Fibre : la forte hausse des importations chinoises inquiète la filière française

Par Pierre Manière  |   |  507  mots
Jacques de Heere, le PDG d'Acome, un important fabricant de câbles en fibre optique basé en Normandie, et vice-président du Sycabel, fait grise mine. « Les usines tournent au ralenti, et certaines vont fermer d'ici la fin de l'année », déplore le dirigeant. (Crédits : Alessandro Bianchi)
Les livraisons de câbles en fibre optique des industriels français ont brutalement baissé au troisième trimestre. En parallèle, les importations de produits chinois, elles, grimpent en flèche.

La tendance s'est inversée. Brutalement. Alors qu'en avril dernier, les fabricants de câbles en fibre optique dédiés aux télécoms se félicitaient d'un fort essor des ventes, l'activité s'est récemment dégradée. Les industriels en pointe dans ce domaine, à l'instar des groupes Nexans ou Acome, ont vu leurs livraisons piquer du nez au troisième trimestre. C'est ce que constate le Syndicat professionnel des fabricants de fils et câbles électriques et de communication (Sycabel), dans un communiqué publié ce lundi.

« Le très fort ralentissement des livraisons de câbles à fibre optique, de l'ordre de 20% au troisième trimestre 2019 - et ce pour la première fois depuis le troisième trimestre 2011 - suscite l'inquiétude, alors même que les déploiements dans l'Hexagone s'accélèrent, déplorent ses membres.
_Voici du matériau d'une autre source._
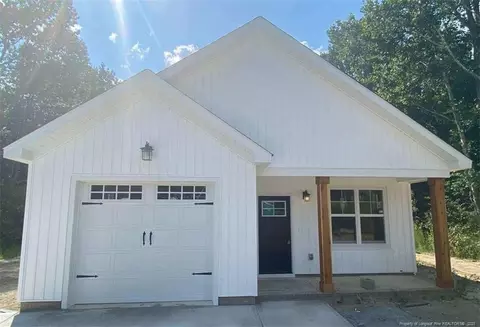 531 Old Stage Rd, Coats, NC 27521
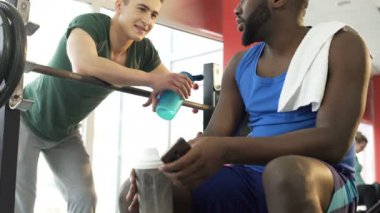 Spor salonunda flört ve su dengesi, spor tutmak iki çok ırklı erkek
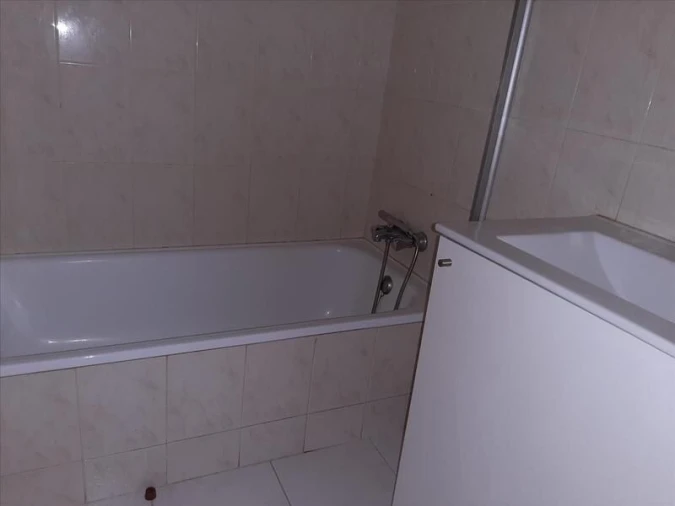 Apartamento T2 para Venda em Fânzeres e São Pedro da Cova Foto 13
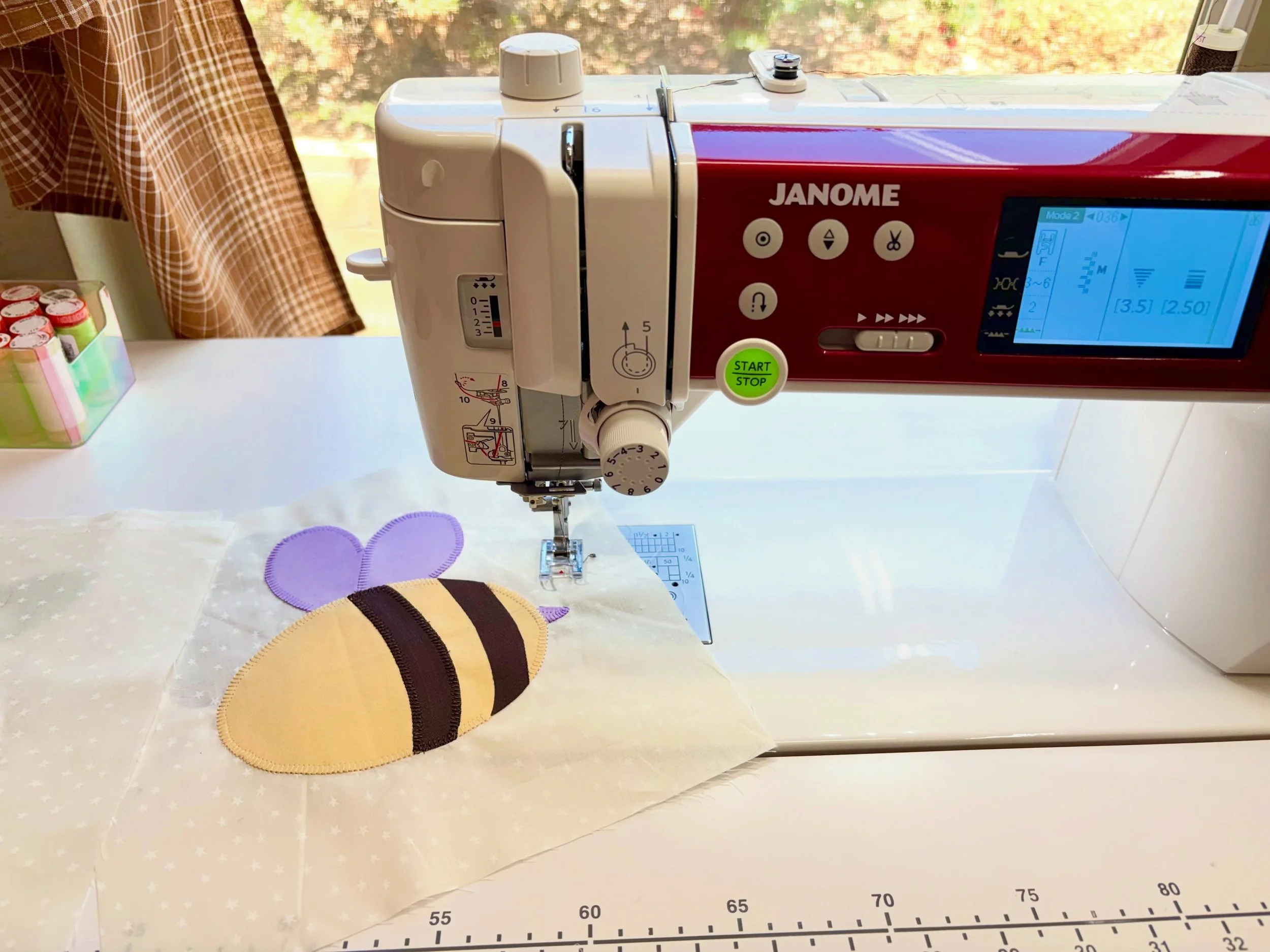 Started this quilt at 36 weeks pregnant. Surprise, surprise&hellip;I did not finish it before baby arrived. 😂

Now, she&rsquo;s about to be ONE MONTH OLD and I&rsquo;ve decided I absolutely NEED it for her milestone pictures.

So, apparently we&rsqu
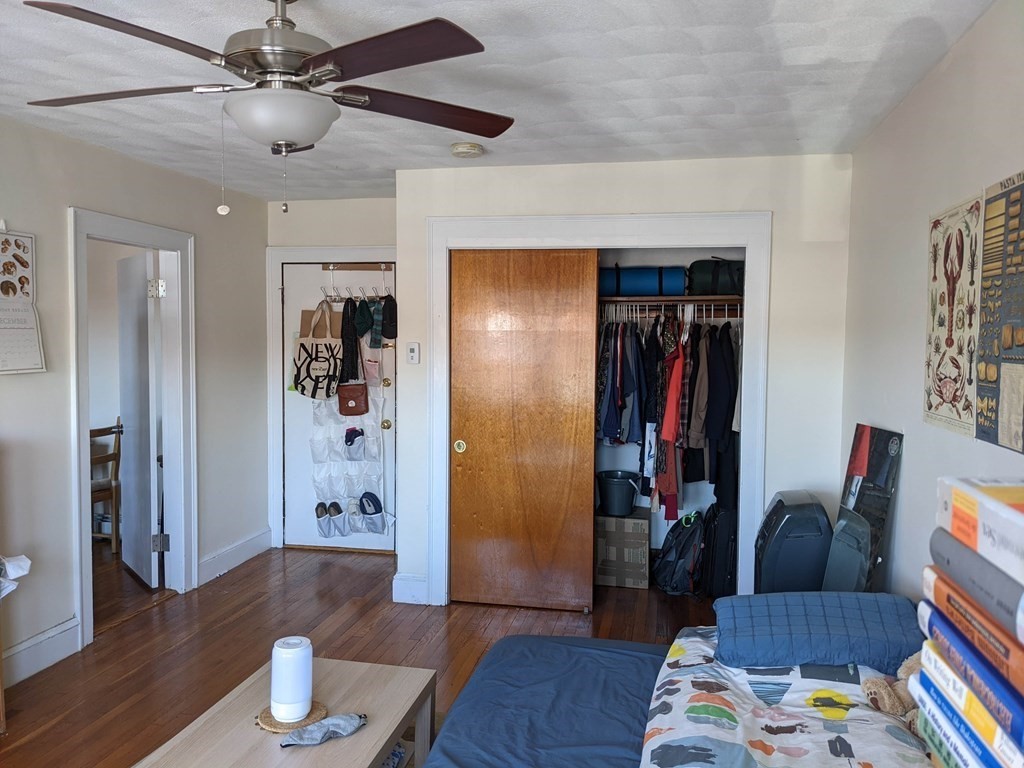 Studio bed, 1 bath apartment for rent at 38 Day St Unit X, Davis Square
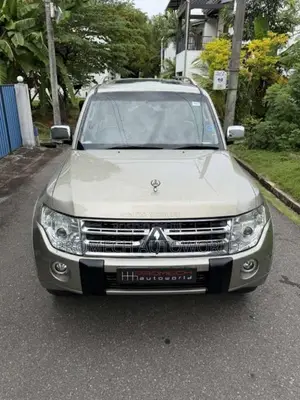 Mitsubishi Montero V93 2010 SUV (Used)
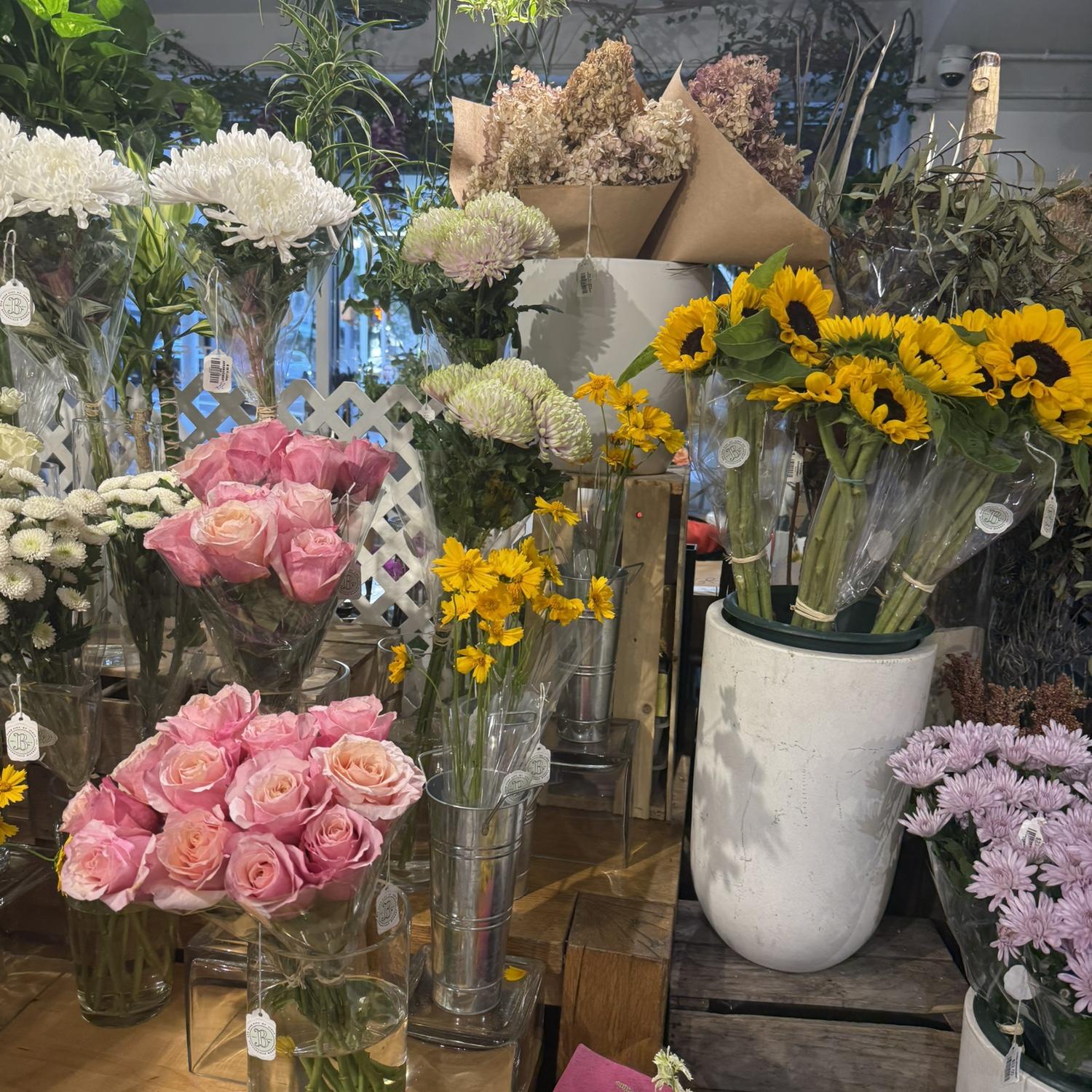Flower shop Michael and Ciearra visited in New York, NY 💐 June 2025 ✅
Cette baisse brutale - voire interruption - des livraisons soulève une vive préoccupation dans nos rangs, tant au niveau de la gestion industrielle et de l'emploi que de la pérennité des investissements réalisés en France. »

(Crédits: Sycabel)

Chez Acome, une production divisée par deux

Pour les industriels, la situation est d'autant plus déplorable que les déploiements des réseaux de fibre vont bon train, dans le sillage du plan France Très haut débit, qui vise à apporter un Internet ultra-rapide à tous les Français d'ici à 2022. Pourquoi diable, dans ce contexte, les commandes ne suivent-elles pas ? D'après le Sycabel, le coupable est tout trouvé : de nombreux acteurs du déploiement de la fibre s'approvisionnent désormais en Chine, et dans une moindre mesure en Corée du Sud. « Ces entrées en douanes atteignent en juillet 2019 un niveau très élevé et représentent 45% de la production de câbles à fibre optique du Sycabel, alors qu'il était de 13% en 2017 et 23% en 2018 », souligne le syndicat. Cette « explosion des importations » vient « fragiliser la filière », insiste-t-il.

Jacques de Heere, le PDG d'Acome, un important fabricant de câbles en fibre optique basé en Normandie, et vice-président du Sycabel, fait grise mine. « Les usines tournent au ralenti, et certaines vont fermer d'ici la fin de l'année », déplore le dirigeant. Il précise que chez Acome, « nous avons très fortement ralenti notre production. Depuis un an, celle-ci a été plus que divisée par deux. »

Le Sycabel milite pour des contrôles qualité

Reste qu'il n'est pas interdit d'acheter des câbles chinois. Cependant, Jacques de Heere et le Sycabel ont « de sérieux doutes », dixit le chef de file d'Acome, sur le fait que ces produits étrangers respectent le cahier des charges stricte imposés aux acteurs français. « Nous voulons que tout le monde soit soumis aux mêmes règles », poursuit Jacques de Heere, qui souhaite que des dispositifs de contrôle voient le jour. Le dirigeant brandit le risque que certains territoires se retrouvent avec des réseaux de piètre qualité, moins performants, moins durables, et davantage susceptibles d'essuyer des pannes.